Apesar da relação ser factual, há um forte sentido de aventura neste padre que se faz aos caminhos. Visita e documenta os portos indianso do índico e os persas do golfo pérsico, vai à imensa foz do Tigre e Eufrates para chegar a Badgad (que denomina "Babilónia") e fazer o impensável, atravaessar os desertos até à moderna Jordânia e Turquia. É aqui que o livro mais brilha, com descrições da travessia e do cruzamento com os povos do deserto que são curiosamente similares, nalguns aspetos, às que T.E. Lawrence, um outro homem com uma missão, fez quando entrou na Arábia para arregimentar os árabes contra os turcos na I guerra mundial. Sente-se o deserto, sente-se o isolamento das terras, o misto de bom anfitrião e cupidez dos seus habitantes. 

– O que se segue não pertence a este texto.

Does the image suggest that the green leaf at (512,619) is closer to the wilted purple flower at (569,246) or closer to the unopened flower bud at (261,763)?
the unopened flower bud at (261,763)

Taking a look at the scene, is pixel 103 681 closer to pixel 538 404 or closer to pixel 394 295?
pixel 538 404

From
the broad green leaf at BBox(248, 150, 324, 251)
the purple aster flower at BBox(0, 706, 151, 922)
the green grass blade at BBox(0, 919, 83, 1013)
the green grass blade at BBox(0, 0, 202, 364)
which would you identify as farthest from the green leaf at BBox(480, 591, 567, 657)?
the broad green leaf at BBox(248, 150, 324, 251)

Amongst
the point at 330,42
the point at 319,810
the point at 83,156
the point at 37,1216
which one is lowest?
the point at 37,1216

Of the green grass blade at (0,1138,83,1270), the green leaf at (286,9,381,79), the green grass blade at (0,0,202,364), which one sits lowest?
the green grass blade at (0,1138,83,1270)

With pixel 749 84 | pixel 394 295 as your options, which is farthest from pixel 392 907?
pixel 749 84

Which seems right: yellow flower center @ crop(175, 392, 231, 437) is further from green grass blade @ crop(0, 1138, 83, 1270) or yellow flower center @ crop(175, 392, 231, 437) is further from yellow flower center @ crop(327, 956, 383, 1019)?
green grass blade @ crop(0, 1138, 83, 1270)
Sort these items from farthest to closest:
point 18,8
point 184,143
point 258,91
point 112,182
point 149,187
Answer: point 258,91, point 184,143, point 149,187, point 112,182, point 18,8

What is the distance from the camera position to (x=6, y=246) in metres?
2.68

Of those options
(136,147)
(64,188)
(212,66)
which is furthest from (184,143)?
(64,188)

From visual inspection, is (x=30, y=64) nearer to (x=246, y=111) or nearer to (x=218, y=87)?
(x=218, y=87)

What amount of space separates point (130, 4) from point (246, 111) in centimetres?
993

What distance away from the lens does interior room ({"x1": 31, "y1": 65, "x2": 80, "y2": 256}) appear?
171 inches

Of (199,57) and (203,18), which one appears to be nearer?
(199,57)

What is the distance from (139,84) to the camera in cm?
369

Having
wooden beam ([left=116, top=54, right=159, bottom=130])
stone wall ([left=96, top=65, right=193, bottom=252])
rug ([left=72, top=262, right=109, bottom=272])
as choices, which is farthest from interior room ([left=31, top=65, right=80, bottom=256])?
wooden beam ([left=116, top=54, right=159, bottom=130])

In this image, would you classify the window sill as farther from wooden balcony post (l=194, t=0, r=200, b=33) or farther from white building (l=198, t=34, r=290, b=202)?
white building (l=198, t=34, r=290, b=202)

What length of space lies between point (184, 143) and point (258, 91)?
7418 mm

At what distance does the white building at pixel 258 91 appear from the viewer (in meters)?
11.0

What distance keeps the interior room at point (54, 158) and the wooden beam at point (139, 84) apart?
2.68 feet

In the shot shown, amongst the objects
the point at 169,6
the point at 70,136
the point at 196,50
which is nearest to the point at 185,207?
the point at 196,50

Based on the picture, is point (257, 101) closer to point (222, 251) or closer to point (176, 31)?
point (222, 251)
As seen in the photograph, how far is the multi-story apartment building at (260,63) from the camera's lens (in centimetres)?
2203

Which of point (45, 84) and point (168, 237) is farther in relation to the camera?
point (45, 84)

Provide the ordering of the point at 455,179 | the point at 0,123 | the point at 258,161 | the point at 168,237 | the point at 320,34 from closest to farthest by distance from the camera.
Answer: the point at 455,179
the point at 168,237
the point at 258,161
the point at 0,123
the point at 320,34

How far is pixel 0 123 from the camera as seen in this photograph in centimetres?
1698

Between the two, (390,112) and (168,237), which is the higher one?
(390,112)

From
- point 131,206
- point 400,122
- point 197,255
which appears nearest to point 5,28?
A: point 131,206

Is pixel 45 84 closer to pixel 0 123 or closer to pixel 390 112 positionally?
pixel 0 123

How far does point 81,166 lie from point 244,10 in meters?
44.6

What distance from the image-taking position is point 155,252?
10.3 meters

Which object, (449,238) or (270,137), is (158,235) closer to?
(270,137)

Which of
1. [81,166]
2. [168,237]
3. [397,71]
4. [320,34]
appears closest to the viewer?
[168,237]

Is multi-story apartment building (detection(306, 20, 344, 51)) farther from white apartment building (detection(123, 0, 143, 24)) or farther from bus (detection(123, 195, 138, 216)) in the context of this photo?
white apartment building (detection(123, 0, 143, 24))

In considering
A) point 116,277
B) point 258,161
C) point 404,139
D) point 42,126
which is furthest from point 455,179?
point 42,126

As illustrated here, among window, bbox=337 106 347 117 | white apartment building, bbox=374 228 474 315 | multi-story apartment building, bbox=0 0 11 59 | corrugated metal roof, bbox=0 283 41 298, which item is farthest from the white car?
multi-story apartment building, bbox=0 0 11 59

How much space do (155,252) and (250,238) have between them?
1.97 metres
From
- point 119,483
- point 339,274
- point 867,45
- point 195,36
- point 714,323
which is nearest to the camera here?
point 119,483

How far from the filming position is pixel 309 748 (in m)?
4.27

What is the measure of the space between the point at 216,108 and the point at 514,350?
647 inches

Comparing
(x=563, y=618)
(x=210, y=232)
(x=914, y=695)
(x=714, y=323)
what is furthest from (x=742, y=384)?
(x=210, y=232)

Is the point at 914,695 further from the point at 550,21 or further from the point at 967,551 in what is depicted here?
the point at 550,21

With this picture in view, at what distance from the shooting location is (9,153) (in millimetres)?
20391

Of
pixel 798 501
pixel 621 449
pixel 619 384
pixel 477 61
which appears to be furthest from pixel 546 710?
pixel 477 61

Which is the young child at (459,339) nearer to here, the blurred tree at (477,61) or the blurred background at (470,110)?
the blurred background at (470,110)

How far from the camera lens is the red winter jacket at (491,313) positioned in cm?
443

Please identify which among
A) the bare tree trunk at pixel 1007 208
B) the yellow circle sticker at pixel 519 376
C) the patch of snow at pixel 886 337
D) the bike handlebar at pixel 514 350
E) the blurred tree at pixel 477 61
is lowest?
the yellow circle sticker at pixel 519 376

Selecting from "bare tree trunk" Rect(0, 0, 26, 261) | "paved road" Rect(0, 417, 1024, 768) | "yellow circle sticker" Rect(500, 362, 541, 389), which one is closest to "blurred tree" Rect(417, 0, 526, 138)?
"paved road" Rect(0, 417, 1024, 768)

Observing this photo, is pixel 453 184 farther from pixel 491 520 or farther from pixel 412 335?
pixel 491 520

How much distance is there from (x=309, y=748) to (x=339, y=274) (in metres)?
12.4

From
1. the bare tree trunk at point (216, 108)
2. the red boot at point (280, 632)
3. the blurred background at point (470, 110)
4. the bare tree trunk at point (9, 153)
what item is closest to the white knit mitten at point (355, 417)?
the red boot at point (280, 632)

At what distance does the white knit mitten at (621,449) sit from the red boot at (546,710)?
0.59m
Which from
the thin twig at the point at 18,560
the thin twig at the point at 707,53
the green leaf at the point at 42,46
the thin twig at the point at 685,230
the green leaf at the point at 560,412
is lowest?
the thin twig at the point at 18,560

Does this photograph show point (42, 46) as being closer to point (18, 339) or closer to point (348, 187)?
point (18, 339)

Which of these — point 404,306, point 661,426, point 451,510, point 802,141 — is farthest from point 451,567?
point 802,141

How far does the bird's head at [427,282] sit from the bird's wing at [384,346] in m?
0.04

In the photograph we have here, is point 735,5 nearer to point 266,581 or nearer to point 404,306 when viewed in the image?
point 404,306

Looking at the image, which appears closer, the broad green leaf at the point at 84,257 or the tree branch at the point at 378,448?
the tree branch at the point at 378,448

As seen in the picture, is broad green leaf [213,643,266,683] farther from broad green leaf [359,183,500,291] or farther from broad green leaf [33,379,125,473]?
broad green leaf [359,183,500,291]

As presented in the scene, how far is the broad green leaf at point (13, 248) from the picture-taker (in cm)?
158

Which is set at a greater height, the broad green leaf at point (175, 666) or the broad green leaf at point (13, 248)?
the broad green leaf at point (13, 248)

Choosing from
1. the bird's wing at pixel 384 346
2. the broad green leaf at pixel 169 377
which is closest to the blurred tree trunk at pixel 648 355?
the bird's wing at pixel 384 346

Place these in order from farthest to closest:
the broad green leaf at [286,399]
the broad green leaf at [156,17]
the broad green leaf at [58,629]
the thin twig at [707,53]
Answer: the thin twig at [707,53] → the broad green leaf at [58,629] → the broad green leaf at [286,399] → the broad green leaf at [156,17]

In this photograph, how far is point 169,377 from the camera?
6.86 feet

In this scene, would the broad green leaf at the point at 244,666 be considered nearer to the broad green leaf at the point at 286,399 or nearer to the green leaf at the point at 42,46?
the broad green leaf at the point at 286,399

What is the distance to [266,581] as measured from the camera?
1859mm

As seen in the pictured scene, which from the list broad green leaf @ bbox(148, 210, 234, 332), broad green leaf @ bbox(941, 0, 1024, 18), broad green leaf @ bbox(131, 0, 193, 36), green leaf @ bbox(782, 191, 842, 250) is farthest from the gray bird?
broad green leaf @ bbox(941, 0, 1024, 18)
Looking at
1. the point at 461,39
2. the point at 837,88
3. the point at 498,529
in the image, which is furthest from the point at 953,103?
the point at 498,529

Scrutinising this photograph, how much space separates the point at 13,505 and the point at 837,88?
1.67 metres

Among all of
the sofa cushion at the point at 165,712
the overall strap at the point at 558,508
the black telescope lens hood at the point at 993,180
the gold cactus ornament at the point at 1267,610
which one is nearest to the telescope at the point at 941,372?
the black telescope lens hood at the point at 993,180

O périplo pelas costas indianas, persas e arábicas é um fervilhar de povos, vidas e costumes. As rotas comerciais assim o ditavam, os intercâmbios constantes abriam os hábitos e modos de vida. No deserto, o contraste é total, o medo constante. Medo quer da sede, quer dos povos que faziam do assalto às caravanas modo de vida. Este padre seguiu pelos caminhos mais arriscados com um guia, um criado e um companheiro de viagem.

Dava um filme, este relato. Recorda-nos que na sua diáspora pelas sete partidas do mundo, os nossos antepassados viveram experiências extraordinárias, que poucos registaram em livros que a nossa memória tende a evitar.